[START DOCUMENT SECTION]

# Sad state of the Orlando frontcourt



## johnston797 (May 29, 2002)

From http://www.hoopsworld.com/article_1067.shtml

"If the season started today, with no official word on the status of Horace Grant, the Magic are looking at a frontcourt of Andrew Declerq, Ryan Humphrey, Pat Garrity, and Olumide Oyedeji."

Yikees..... That is terrrrriblllleeeeee. Even with Hill healthy, chalk this us as a team we will be beating in the second half of the season.

Marcus Fizer, anyone?


----------



## MikeDC (Jul 16, 2002)

Let's approach this from another angle: 

Would Orlando having Fizer change your opinion that they are a team we should be beating in the second half of next season?

Personally, I don't think so.

Also, I've read that Orlando is looking at Kemp, who's supposedly gotten his weight down considerably. Some people will dismiss him, I'm sure, but he was still pretty effective (of course nowhere near his prior self) the last couple of years, and if he gets in better shape and against weaker competition in the Eastern Conference, he could be pretty decent.


----------



## TomBoerwinkle#1 (Jul 31, 2002)

I just wanted to jump in and mention that I moved this thread to Orlando because I think that's the primary focus of the post. I left the link in Chicago because of the possible Fizer discussion, and hopefully we'll get some Chicago and Orlando dialogue going...


----------



## johnston797 (May 29, 2002)

> Originally posted by <b>Mikedc</b>!
> Let's approach this from another angle:
> 
> Would Orlando having Fizer change your opinion that they are a team we should be beating in the second half of next season?
> ...


Well, clearly Fizer would upgrade this roster. Are their better options? If not, how much would Fizer help? Given this, how much the upgrade is worth to Orlando?

Orlando, I believe, still has a stack of future first rounders. One of those and a body might do the trick.

p.s. That move capability with the link is very cool.


----------



## LoaKhoet (Aug 20, 2002)

[END DOCUMENT SECTION]
[START MATERIAL SHOWN]

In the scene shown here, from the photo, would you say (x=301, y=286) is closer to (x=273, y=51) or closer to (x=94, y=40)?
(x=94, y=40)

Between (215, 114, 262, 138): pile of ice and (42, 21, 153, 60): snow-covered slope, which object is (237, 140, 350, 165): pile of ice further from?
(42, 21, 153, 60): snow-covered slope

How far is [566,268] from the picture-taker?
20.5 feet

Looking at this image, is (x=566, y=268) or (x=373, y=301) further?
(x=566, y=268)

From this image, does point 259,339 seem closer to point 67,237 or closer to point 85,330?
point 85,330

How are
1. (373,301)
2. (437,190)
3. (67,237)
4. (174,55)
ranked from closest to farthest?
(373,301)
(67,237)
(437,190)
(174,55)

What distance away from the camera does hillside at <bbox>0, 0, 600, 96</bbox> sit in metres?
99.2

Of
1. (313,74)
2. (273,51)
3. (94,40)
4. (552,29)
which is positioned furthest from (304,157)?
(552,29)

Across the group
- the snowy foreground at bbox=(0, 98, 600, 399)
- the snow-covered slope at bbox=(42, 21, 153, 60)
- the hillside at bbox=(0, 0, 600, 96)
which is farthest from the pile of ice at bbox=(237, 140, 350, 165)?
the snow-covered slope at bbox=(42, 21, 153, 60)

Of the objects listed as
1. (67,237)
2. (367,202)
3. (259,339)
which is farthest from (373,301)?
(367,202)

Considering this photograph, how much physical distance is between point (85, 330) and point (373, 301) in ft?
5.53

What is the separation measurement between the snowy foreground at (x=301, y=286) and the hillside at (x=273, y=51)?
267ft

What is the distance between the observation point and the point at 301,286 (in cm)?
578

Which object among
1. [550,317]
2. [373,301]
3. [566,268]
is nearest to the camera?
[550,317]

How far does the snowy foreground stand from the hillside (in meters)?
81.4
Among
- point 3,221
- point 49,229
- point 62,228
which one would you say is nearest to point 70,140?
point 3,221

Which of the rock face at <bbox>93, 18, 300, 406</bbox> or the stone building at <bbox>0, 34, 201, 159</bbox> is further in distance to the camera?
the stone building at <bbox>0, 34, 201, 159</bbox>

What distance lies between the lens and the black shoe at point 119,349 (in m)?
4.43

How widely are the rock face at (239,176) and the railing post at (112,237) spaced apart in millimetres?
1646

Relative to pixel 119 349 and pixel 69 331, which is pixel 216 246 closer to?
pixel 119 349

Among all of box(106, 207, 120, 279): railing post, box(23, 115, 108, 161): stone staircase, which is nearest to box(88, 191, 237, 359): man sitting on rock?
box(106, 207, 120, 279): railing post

[END MATERIAL SHOWN]

- **PROBLEMS TO WORK ON**:
a) In the thread on the Orlando frontcourt, which player does MikeDC say Orlando is reportedly looking at?
b) Please continue the forum thread about Orlando's frontcourt from where it stops.

- **RESPONSES IN ORDER**:
a) Kemp, who has supposedly gotten his weight down considerably.

b)
If I were the Magic, I would take JC and Fizer for Miller. And also sign Kemp. They willl have their frontcourt changed totally. Starting JC next to McGrady is not bad. JC won't have much pressure while learning from the best. Orlando, call JKrauz and make the offer. JKrauz is thinking of the playoffs now so may bite.


----------



## truebluefan (May 27, 2002)

> Originally posted by <b>LoaKhoet</b>!
> If I were the Magic, I would take JC and Fizer for Miller. And also sign Kemp. They willl have their frontcourt changed totally. Starting JC next to McGrady is not bad. JC won't have much pressure while learning from the best. Orlando, call JKrauz and make the offer. JKrauz is thinking of the playoffs now so may bite.


I would think JK would try and include Robinson in such a trade or we would be overloaded with SG/SF


----------



## Patrick (Jun 10, 2002)

I cannot wait to see how Shawn Kemp does but if he can get to shape and rebound shoot the nice shots around the basket like he did in the limited minutes he got in Portland then I am convinced that we'll be off the hook for sure. Kemp isn't joking around about atleast having a good end to his carreer, and I am a keen believer that he'll improve our team a hell of alot.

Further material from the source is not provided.